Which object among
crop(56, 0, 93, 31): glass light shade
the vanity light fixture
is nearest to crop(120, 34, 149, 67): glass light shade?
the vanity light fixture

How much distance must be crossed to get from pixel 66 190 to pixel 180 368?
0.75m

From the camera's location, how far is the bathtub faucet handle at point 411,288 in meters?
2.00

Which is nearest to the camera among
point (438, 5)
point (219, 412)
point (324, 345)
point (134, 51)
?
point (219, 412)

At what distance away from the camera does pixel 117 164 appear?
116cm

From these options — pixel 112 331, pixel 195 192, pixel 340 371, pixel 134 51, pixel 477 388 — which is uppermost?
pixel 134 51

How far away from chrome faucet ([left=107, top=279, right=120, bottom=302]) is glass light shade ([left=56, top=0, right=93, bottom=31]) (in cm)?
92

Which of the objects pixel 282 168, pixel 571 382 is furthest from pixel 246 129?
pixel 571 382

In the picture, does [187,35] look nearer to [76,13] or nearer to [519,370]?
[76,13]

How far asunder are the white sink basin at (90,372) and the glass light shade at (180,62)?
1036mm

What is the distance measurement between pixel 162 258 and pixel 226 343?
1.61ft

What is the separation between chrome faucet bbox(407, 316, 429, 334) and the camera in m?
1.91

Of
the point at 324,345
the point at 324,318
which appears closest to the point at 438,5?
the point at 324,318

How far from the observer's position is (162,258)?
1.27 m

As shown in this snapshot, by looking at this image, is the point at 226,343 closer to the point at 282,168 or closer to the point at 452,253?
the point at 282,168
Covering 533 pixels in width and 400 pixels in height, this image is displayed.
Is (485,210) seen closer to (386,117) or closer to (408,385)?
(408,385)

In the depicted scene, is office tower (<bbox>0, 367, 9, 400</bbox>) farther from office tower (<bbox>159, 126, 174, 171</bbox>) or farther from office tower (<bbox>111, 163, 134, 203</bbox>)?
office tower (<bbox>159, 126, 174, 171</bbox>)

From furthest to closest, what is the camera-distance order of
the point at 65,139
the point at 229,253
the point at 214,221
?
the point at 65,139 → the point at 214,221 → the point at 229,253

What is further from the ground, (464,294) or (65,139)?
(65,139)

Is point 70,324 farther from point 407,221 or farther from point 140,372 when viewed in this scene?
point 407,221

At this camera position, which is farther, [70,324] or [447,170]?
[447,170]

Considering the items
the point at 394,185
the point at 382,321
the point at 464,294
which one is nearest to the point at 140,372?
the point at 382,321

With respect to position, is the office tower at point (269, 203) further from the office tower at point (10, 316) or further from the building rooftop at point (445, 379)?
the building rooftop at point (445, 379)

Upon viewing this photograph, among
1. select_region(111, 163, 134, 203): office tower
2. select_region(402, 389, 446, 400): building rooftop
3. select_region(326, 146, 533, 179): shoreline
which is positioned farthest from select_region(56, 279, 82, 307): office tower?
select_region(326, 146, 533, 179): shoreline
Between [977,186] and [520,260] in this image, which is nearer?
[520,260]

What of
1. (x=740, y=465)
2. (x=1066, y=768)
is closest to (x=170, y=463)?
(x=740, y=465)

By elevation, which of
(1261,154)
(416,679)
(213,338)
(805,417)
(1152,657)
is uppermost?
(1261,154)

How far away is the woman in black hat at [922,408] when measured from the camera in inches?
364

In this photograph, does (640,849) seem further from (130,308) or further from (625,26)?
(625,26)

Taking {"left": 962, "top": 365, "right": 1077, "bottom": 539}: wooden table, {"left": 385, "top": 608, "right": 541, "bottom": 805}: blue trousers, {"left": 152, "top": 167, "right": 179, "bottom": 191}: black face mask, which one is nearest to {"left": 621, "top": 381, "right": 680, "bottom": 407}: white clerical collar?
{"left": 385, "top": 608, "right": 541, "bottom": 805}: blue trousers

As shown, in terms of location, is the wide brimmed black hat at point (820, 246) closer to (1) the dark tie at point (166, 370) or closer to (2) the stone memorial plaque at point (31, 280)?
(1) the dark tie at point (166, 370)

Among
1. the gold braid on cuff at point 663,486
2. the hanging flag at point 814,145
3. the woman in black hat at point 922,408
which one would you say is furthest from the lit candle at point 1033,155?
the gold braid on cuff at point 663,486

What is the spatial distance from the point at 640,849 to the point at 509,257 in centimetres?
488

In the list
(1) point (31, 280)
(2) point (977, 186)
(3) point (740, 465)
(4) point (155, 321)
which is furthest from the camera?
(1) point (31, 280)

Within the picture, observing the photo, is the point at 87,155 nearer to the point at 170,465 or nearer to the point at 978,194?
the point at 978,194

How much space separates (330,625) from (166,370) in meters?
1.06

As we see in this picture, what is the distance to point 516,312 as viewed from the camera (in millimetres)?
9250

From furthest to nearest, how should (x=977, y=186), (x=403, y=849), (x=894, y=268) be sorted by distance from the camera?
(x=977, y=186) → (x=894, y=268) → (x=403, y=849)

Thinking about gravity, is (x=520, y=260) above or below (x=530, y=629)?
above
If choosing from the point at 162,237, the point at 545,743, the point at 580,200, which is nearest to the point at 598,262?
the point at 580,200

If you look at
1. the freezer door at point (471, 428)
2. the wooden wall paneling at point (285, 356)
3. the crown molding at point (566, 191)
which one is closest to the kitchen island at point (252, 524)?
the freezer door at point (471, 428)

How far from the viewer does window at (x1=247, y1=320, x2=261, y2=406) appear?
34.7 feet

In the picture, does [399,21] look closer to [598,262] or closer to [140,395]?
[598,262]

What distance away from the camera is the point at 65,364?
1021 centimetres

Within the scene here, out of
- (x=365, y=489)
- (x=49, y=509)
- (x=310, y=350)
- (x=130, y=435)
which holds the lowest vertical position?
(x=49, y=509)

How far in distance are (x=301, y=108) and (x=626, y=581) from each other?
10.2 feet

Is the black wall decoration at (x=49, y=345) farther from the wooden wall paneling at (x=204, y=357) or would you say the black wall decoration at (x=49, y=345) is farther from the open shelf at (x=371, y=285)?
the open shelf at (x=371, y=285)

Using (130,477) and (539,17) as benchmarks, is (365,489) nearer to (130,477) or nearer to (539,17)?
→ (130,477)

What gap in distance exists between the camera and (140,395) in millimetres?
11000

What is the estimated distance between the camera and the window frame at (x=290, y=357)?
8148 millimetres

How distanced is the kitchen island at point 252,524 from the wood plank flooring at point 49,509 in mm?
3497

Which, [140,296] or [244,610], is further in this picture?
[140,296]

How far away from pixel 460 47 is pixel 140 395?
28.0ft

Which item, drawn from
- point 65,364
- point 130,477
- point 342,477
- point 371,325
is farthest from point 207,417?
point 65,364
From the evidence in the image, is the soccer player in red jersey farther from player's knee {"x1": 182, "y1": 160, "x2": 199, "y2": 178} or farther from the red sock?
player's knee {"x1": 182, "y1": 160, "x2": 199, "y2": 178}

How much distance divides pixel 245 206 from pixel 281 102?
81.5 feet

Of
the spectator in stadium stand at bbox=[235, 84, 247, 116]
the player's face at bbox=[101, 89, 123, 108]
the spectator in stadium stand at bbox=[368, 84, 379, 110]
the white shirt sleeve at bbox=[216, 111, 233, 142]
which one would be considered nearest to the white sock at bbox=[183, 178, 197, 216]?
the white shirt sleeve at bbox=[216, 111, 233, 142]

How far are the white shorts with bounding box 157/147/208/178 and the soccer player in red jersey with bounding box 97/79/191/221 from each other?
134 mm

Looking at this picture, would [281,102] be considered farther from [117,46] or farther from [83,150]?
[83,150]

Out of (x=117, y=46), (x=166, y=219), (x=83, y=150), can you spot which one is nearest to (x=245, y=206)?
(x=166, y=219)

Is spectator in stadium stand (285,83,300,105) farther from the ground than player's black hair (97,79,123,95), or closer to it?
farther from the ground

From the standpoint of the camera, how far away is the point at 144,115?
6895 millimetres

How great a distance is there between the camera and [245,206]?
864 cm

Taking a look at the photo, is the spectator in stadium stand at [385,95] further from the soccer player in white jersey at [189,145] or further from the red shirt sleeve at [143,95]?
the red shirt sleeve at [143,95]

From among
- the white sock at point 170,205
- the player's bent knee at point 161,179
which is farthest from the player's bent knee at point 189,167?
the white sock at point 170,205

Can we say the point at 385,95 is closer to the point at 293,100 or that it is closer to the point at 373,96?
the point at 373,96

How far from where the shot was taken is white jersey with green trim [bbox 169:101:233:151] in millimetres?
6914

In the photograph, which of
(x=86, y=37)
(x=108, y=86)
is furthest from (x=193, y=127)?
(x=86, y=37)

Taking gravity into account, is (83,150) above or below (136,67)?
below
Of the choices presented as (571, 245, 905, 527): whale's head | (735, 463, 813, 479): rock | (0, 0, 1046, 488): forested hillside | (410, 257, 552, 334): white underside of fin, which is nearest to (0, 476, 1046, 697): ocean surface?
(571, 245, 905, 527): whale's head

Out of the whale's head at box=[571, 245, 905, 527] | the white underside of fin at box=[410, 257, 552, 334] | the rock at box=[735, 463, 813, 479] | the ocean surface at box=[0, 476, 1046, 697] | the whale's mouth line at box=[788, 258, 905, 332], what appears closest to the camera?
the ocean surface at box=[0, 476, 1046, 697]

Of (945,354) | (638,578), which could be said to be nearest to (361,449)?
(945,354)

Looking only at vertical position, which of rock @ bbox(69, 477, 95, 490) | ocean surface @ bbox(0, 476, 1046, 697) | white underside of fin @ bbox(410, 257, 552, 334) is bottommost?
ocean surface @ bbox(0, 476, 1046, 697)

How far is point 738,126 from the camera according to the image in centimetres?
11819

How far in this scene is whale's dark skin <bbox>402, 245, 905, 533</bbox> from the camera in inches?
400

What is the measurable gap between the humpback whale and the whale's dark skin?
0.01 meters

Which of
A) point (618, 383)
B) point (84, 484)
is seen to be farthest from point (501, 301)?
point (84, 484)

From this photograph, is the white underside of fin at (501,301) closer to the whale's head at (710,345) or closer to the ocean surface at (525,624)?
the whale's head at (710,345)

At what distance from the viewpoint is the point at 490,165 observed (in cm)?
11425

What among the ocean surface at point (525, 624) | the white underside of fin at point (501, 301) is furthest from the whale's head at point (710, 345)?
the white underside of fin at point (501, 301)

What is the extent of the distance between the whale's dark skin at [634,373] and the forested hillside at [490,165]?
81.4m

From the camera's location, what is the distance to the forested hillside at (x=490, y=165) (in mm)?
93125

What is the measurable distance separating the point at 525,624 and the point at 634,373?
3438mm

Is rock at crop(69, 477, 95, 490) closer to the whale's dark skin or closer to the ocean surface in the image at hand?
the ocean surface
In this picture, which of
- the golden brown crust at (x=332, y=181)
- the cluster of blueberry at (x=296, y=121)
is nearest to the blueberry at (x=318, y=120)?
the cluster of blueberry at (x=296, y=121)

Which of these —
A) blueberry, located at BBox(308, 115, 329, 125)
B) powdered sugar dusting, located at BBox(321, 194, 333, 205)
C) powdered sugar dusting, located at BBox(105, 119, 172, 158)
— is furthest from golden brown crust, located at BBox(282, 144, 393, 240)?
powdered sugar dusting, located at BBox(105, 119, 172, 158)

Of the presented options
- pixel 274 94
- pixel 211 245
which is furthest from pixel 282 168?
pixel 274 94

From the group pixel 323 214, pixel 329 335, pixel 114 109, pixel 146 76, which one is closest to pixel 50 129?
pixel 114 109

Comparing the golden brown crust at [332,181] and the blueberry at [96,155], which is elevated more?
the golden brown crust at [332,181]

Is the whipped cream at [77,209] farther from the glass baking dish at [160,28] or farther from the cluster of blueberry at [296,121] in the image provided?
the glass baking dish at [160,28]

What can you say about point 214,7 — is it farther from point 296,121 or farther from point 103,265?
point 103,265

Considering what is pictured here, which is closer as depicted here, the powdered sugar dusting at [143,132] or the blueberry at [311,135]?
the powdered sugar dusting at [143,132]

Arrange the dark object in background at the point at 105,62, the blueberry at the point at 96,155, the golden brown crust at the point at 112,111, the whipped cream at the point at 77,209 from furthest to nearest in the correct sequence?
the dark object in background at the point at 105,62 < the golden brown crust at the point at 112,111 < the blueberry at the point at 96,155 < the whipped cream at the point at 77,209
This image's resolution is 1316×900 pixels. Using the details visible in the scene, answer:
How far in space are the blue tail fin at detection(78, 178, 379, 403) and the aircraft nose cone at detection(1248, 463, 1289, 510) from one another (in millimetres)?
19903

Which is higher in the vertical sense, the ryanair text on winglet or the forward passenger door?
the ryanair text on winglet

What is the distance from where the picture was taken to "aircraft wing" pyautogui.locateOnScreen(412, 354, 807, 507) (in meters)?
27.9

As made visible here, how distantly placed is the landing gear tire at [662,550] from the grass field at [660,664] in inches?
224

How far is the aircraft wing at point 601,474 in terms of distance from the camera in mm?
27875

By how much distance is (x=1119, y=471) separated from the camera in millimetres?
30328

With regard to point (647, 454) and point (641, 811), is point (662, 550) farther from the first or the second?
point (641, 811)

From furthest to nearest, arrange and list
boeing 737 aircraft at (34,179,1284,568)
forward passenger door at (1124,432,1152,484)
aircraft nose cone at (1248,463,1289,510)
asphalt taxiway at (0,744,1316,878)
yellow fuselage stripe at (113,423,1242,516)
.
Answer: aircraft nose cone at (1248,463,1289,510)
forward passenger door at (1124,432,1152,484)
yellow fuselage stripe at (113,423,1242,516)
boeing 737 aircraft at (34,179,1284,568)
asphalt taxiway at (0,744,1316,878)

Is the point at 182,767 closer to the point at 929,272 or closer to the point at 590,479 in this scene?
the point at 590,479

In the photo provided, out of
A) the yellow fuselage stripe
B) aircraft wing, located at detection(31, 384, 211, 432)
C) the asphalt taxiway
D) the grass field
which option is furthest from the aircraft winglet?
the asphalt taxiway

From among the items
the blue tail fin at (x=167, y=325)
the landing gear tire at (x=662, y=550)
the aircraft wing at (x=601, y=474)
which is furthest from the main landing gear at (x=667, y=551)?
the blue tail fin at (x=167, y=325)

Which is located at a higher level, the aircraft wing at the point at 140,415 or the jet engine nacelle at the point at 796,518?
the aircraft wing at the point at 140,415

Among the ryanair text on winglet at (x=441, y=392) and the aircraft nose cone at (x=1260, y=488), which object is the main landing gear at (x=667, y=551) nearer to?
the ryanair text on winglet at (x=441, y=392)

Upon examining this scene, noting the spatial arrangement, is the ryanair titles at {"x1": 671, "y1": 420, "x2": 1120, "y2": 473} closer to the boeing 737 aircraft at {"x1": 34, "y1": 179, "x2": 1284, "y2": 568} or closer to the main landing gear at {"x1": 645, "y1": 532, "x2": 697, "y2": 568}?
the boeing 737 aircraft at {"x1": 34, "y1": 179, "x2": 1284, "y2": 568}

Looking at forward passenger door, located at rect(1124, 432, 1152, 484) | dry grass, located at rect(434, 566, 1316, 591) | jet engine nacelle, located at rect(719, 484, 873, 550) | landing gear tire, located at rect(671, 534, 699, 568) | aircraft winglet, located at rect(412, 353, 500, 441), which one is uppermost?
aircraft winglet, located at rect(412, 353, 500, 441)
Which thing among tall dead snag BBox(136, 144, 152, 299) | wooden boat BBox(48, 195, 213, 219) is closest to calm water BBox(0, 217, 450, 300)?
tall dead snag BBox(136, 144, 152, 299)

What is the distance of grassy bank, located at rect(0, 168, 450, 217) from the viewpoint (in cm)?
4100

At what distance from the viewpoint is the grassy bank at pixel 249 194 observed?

• • • •

WHAT TO DO
Rewrite the items between the line holding "Is the black" and the line holding "8148 millimetres", inclusive, changing "black wall decoration" to "dark wall ornament" and leaving everything else as it is.

COMPLETE ANSWER
Is the dark wall ornament at (x=49, y=345) farther from the wooden wall paneling at (x=204, y=357) or would you say the dark wall ornament at (x=49, y=345) is farther from the open shelf at (x=371, y=285)?
the open shelf at (x=371, y=285)

Using (130,477) and (539,17) as benchmarks, is (365,489) nearer to (130,477) or nearer to (539,17)?
→ (130,477)

What gap in distance exists between the camera and (140,395) in millimetres?
11000

What is the estimated distance between the camera and the window frame at (x=290, y=357)?
8148 millimetres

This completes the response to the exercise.